Addis Ababa is extremely busy, huge amounts of construction, new roads and very tall buildings combined with a crazy traffic system where I just can’t work out who has right of way but everyone seems to negotiate their way through trouble!
This year I decided that I wanted to join a couple of the study tours of social enterprises before the conference starts on Wednesday and today was Tour One.
The visits today covered two different women-focused social enterprises, both supporting disadvantaged women, some with HIV. First I went to Shega Crafts, which enables a network of women’s craft and producer co-operatives to link their traditional products with available markets.
Then I went to Entoto Beth Artisans, a women’s craft enterprise creating custom jewellery from recycled materials. Located on the outskirts of Addis Ababa, the community on Entoto Mountain is around 5,000 people, about half of whom are affected by HIV/AIDS. The aim of both of these enterprises is to help women who are living with HIV/AIDS restore their lives and create economic and social opportunities and a regular income.
And then I visited Selam Children’s Village, a fascinating organisation that provides community homes for orphaned children using social enterprise activity to generate 40% of the income that supports its care, education, youth training, economic empowerment and elderly care programmes.
All of these organisations are doing extraordinary work in the hardest of conditions, creating tremendous social value and building on cultural traditions to earn income from their social enterprise activities.
A personal highlight has been being part of a coffee ceremony, very important in Ethiopia and a real privilege for me. The photo below shows the coffee beans being roasted over charcoal, they are then ground, coffee is made and then poured from a great height we were able to sample its deliciousness. Coffee is a big deal here and I now know why.

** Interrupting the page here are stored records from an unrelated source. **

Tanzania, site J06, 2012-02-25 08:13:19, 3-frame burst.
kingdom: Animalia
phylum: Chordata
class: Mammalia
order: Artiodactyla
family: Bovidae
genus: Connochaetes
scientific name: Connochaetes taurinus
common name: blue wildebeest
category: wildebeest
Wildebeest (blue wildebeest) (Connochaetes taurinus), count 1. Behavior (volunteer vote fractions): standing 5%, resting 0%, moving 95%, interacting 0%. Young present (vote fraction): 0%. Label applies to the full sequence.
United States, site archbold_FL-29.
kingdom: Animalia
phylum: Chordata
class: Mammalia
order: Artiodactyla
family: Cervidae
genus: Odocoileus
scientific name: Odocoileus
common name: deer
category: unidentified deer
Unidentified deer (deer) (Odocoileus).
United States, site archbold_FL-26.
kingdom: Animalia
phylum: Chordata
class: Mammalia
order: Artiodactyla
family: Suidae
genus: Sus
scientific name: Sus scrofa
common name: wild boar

What did I learn today? I learnt that without social enterprises people and children facing life-changing issues would have no chance to change their lives, learn new skills and have opportunities to be happy. I learnt that a developing country is a crazy mix of old and new with a city that includes the extremes of a rich culture, poverty, huge economic growth and traditional ways of doing things. I think this will be an unforgettable week.